FIGURE 8Constructing Cancer-Normal model and predicting the status of samples. (A) SSA-NHEJ score of a normal, good outcome, and poor outcome samples. p values were evaluated by Wilcoxon test. (B) ROC curve of predicting TCGA STAD cancer and normal samples. 0.008 is selected to be the cutoff to predict a sample as normal or cancer status. (C) ROC curves of predicting sample status in four independent GEO cohorts. AUC values are listed. (D) Five measures of predictive effect for TCGA and four GEO cohorts are listed, including true positive rate, 1—false-positive rate, accuracy, precision, and F-measure.
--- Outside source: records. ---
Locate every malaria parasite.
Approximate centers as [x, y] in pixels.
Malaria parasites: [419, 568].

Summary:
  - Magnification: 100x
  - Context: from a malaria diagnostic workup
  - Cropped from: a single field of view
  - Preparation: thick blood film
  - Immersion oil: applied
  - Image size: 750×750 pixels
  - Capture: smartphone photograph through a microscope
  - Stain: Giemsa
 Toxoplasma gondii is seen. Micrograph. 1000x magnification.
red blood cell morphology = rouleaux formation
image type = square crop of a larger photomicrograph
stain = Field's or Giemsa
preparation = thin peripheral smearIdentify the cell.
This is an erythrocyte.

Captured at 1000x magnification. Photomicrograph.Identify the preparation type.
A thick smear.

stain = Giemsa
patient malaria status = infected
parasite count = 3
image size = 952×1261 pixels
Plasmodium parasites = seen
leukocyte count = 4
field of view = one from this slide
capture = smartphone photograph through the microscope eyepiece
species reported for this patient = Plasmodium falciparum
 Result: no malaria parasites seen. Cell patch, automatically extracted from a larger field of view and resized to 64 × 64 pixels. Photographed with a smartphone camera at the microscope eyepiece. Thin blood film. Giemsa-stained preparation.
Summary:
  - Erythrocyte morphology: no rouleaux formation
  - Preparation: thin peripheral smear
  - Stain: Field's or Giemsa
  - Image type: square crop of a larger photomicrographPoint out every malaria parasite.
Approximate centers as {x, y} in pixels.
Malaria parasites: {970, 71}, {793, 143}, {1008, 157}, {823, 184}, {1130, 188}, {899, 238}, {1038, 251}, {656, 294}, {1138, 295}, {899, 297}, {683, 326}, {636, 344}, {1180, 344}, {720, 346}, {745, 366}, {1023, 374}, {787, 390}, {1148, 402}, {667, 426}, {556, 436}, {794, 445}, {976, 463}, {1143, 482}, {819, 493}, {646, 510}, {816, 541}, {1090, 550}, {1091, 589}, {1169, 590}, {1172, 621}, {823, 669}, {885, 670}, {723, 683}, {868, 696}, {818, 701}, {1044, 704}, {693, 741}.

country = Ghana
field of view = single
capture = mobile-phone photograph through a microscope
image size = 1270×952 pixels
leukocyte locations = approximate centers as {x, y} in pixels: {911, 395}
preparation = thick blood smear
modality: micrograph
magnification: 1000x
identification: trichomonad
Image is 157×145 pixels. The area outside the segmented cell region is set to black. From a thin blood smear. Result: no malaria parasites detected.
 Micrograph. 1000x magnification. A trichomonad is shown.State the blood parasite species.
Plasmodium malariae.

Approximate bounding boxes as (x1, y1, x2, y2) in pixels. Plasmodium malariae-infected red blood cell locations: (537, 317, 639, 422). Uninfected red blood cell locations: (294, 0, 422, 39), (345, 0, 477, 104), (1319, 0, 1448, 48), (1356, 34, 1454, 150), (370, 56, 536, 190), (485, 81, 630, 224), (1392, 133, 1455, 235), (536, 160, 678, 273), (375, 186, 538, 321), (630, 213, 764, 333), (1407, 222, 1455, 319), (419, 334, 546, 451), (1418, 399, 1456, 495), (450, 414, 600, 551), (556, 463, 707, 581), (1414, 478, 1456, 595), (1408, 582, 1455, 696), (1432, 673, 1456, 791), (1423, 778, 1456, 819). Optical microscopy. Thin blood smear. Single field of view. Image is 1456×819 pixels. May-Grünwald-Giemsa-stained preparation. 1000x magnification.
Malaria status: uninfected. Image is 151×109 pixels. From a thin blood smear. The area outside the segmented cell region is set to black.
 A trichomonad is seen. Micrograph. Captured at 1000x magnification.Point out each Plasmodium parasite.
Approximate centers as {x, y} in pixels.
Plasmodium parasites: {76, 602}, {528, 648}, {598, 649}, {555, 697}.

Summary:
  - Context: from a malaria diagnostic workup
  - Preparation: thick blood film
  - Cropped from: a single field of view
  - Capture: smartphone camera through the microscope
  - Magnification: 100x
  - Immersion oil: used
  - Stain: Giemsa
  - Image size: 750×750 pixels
FIGURE 9Evaluation of two models and combing clinical features to predict risk assessment for individuals. (A) The prognosis of 1000 random HR-LR models based on the expression of random gene sets. (B) AUC values of 1000 random Cancer-Normal models based on the expression of random gene sets. (C) Survival plot of TCGA STAD patients classified by stage and SSA-NHEJ score. (D) Decision tree to predict the patient's clinical outcome. The result of samples in the TCGA cohort is listed at to bottom. (E) A nomogram plot is constructed to quantify risk assessment for an individual patient.